Chechen Dissident Killed in France Amid Series of High-Profile Murders Abroad

A Chechen emigre and vocal critic of the southern Russian region’s ruler has been stabbed to death in the northern French city of Lille, Agence France-Presse reported Monday.

Local media initially reported that the body of an as-yet-unidentified man with multiple stab wounds was discovered in a hotel room last Thursday. An unnamed source close to the murder investigation told AFP that the victim was Imran Aliyev, 44,  who criticized Chechen leader Ramzan Kadyrov under the alias “Mansur Staryi” (Mansur the Elder) on his YouTube page.

The killing “bears all the hallmarks of having a political motive,” the AFP source was quoted as saying.

The AFP source said Aliyev arrived in Lille from neighboring Belgium, where he reportedly had political asylum, with another man of “presumably the same nationality.”

Tumso Abdurakhmanov, another Chechen video blogger who has received death threats for his criticisms of Kadyrov, implicated a fellow Chechen native with alleged ties to high-level Chechen officials in Aliyev’s death. 

“According to my information, the criminal is now back in Chechnya and will be rewarded there,” Abdurakhmanov said on his YouTube page Sunday.

Musa Tayipov, a Strasbourg-based Chechen opposition journalist, cast doubt on Kadyrov’s role in Aliyev’s killing. Aliyev had allegedly received threats from natives of neighboring Ingushetia over comments he made about a Chechen-Ingush border dispute, Tayipov told The Guardian.

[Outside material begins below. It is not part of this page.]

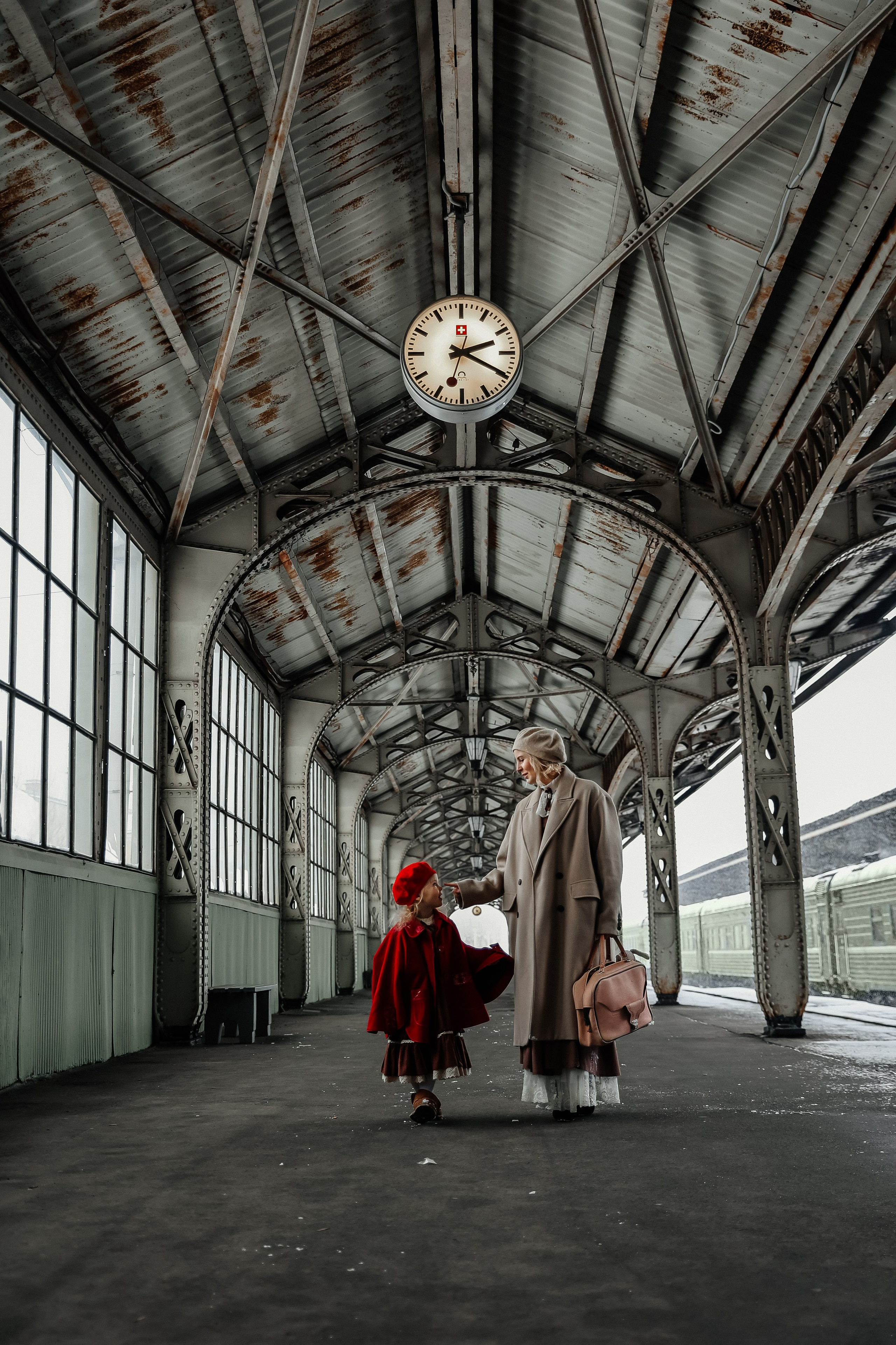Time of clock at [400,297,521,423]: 2:19
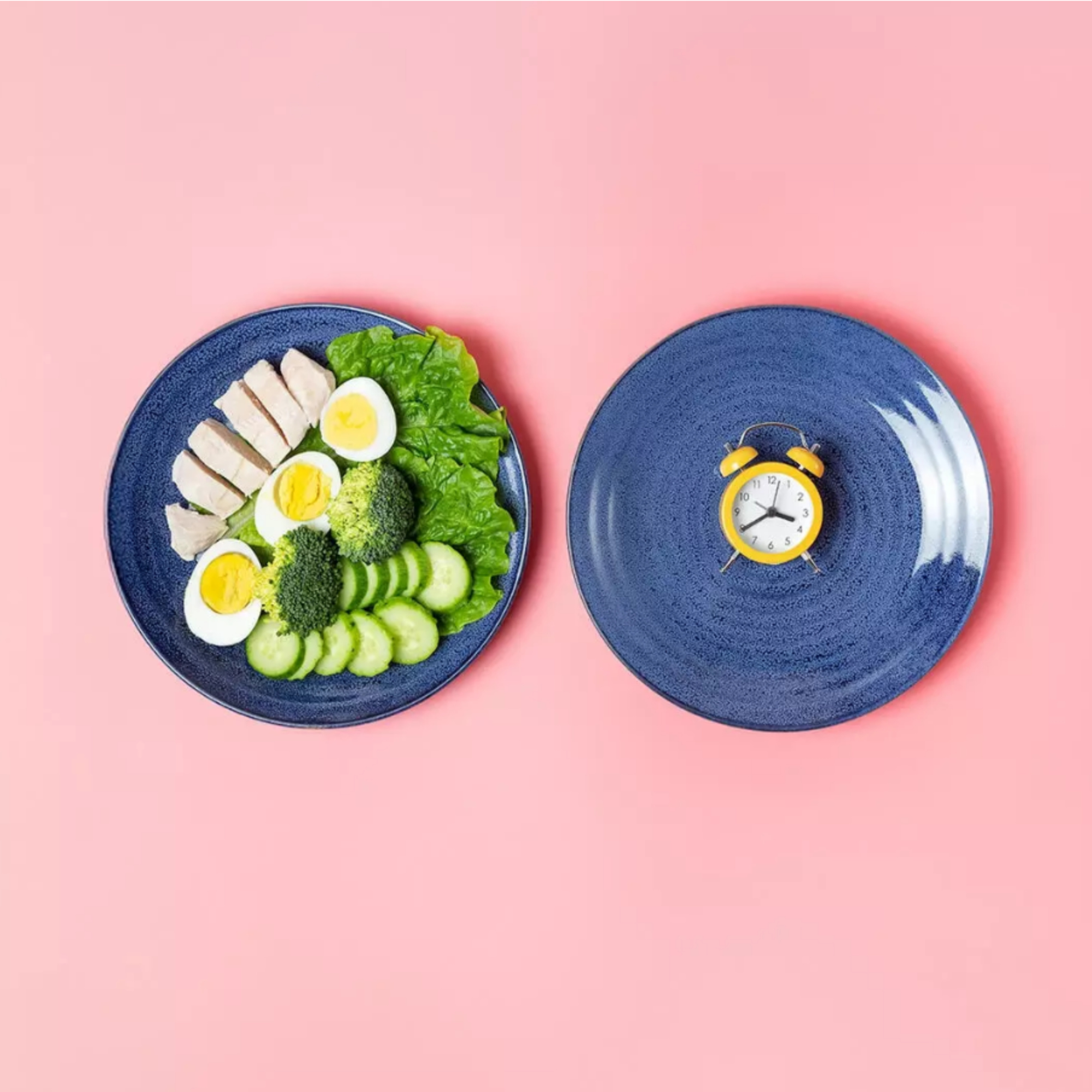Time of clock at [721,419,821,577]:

Aliyev’s stabbing is the latest in a series of high-profile murders of ethnic Chechens outside Russia that have been suspected to be politically motivated. In August, former separatist Zelimkhan Khangoshvili, whom President Vladimir Putin called a terrorist, was shot and killed in Berlin.

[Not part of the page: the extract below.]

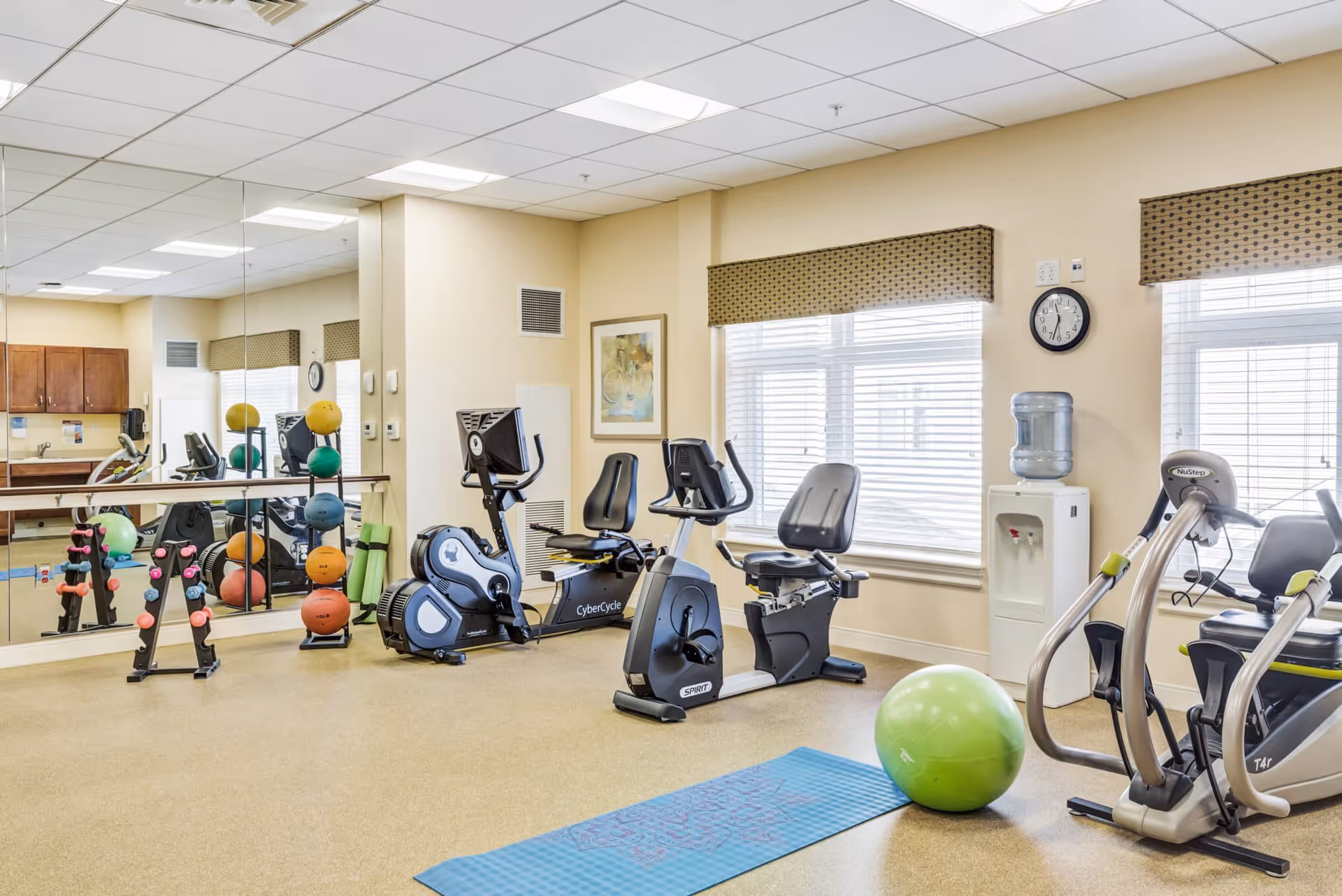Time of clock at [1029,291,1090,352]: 11:33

The killing also follows a series of public threats against online critics by Kadyrov and other Chechen officials. A Chechen lawmaker described as Kadyrov’s right-hand man in November called on members of the Chechen diaspora in Europe and North America to stop their countrymen from “disgracing the Chechen people.”

Kadyrov has ruled Russia’s predominantly Muslim republic of Chechnya since 2007. Tens of thousands of Chechen refugees are estimated to live in Europe, having fled two separatist wars against Moscow and, years later, Kadyrov’s rule.